Physics Just Set a Hard Limit on How Many Qubits One Quantum Computer Can Have

The laws of physics have set a ceiling on how many qubits can operate in a single quantum computing module: between 100,000 and 1,000,000, depending on the architecture. Above that range, according to a Peking University paper posted to arXiv last week, a quantum processor must be split into smaller modules that coordinate with each other. Not because engineers ran out of money or patience, but because the classical systems required to control a quantum computer cannot keep pace with the quantum hardware itself.

The paper calls this the "control light cone" problem. Classical coordination — the ordinary communication needed to synchronize operations across a chip — scales with physical size. Quantum coherence, the fragile property that makes quantum computing useful, does not. The mismatch becomes impossible to engineer around once a processor grows past roughly 100,000 to 1,000,000 physical qubits, the researchers write in arXiv:2604.24059. They formalize the constraint with a scaling law: when the ratio of classical coordination time to quantum coherence time exceeds a critical threshold, the system must become modular.

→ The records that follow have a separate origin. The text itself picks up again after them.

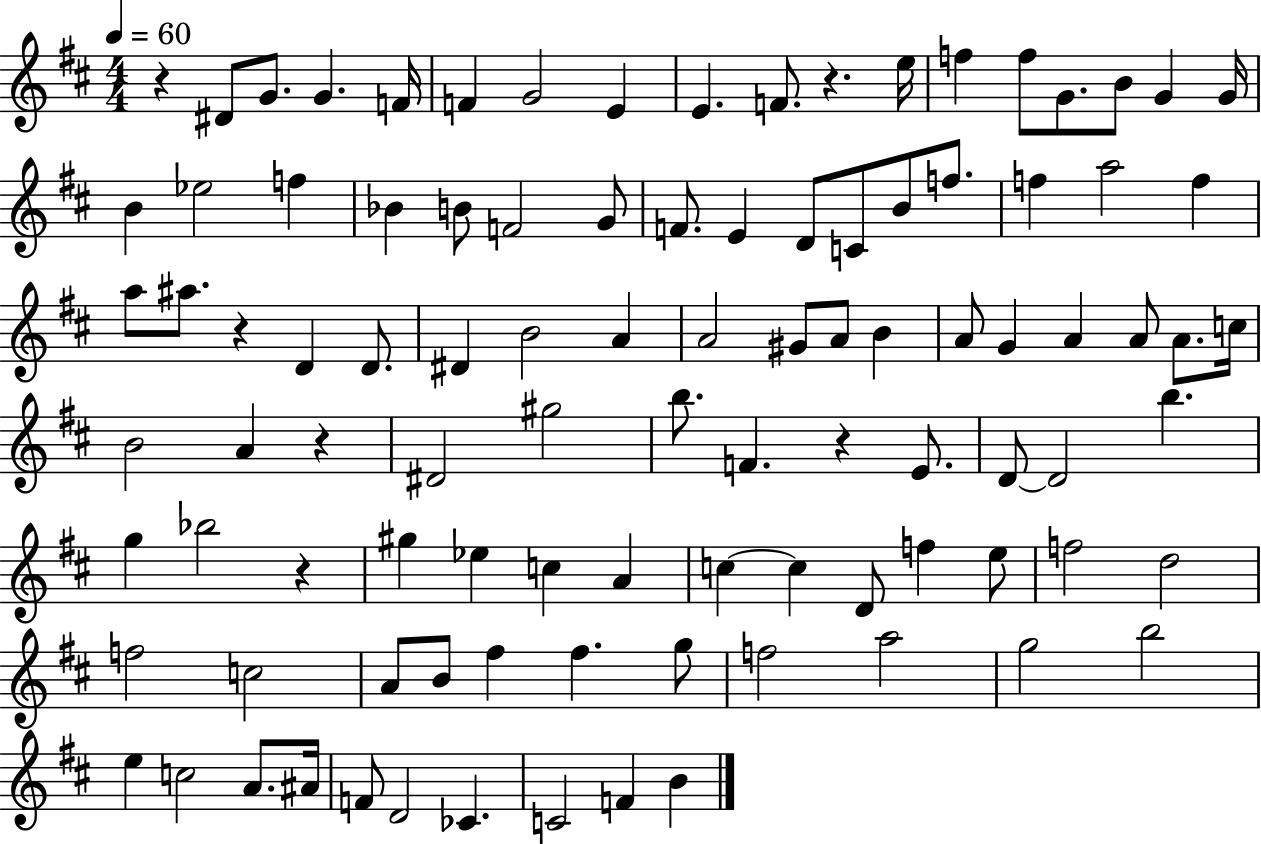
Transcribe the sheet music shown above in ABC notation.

X:1
T:Untitled
M:4/4
L:1/4
K:D
z ^D/2 G/2 G F/4 F G2 E E F/2 z e/4 f f/2 G/2 B/2 G G/4 B _e2 f _B B/2 F2 G/2 F/2 E D/2 C/2 B/2 f/2 f a2 f a/2 ^a/2 z D D/2 ^D B2 A A2 ^G/2 A/2 B A/2 G A A/2 A/2 c/4 B2 A z ^D2 ^g2 b/2 F z E/2 D/2 D2 b g _b2 z ^g _e c A c c D/2 f e/2 f2 d2 f2 c2 A/2 B/2 ^f ^f g/2 f2 a2 g2 b2 e c2 A/2 ^A/4 F/2 D2 _C C2 F B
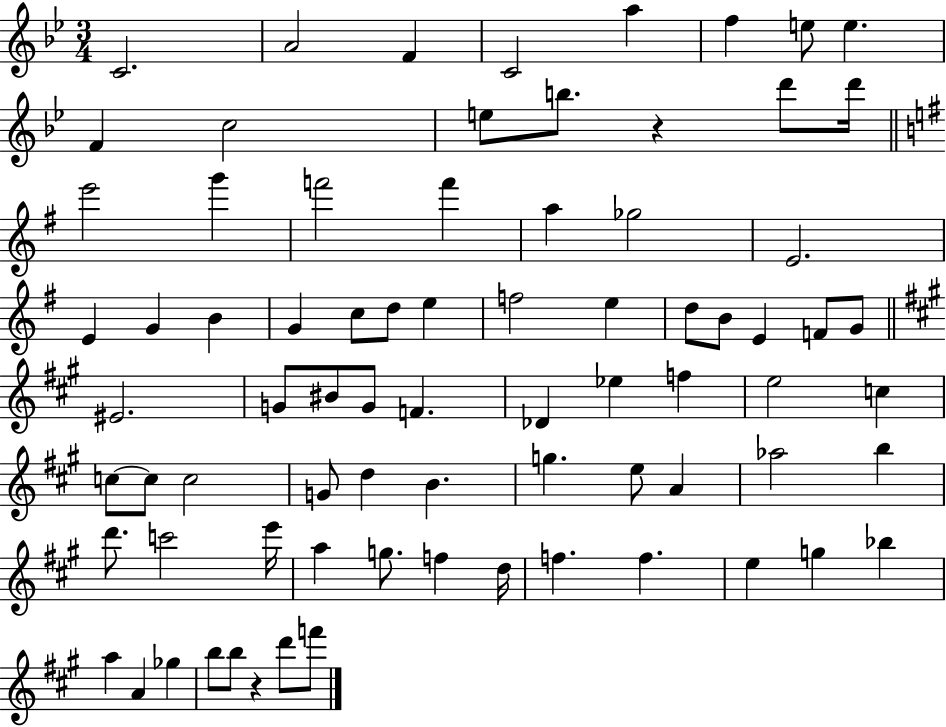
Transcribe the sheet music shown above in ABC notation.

X:1
T:Untitled
M:3/4
L:1/4
K:Bb
C2 A2 F C2 a f e/2 e F c2 e/2 b/2 z d'/2 d'/4 e'2 g' f'2 f' a _g2 E2 E G B G c/2 d/2 e f2 e d/2 B/2 E F/2 G/2 ^E2 G/2 ^B/2 G/2 F _D _e f e2 c c/2 c/2 c2 G/2 d B g e/2 A _a2 b d'/2 c'2 e'/4 a g/2 f d/4 f f e g _b a A _g b/2 b/2 z d'/2 f'/2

Physics does not negotiate.

The practical consequences are already here. Helium-3, the coolant that dilution refrigerators need to operate, is on seven-month backorder for repair services. The FPGA chips at the heart of error correction decoders — the hardware that catches quantum computing mistakes before they cascade — have been allocated to a defense contractor with higher priority, according to PostQuantum.com's quantum infrastructure survey. Cryo-CMOS, the technology that would move classical control electronics from room temperature into the cryostat's 4 kelvin stage, is the most credible proposed solution, but existing semiconductor designs were not built to function near absolute zero.

The bottleneck is not a future concern. SDxCentral reported that quantum computing's main constraint is increasingly the classical systems surrounding the qubits, not the qubits themselves. The market for quantum control electronics tells the rest of the story: roughly $84 million for superconducting systems in 2025, projected to exceed $200 million by the early 2030s, growing at 17% per year, according to PostQuantum.com. Zurich Instruments launched a new system in March 2026 supporting over 1,000 control channels per rack with microsecond-scale feedback for quantum error correction.

The quantum computing industry has spent years competing on qubit count. The Peking paper argues the number that actually matters is the number of modules, and the bandwidth between them.

This work has been posted as a preprint and has not yet undergone peer review.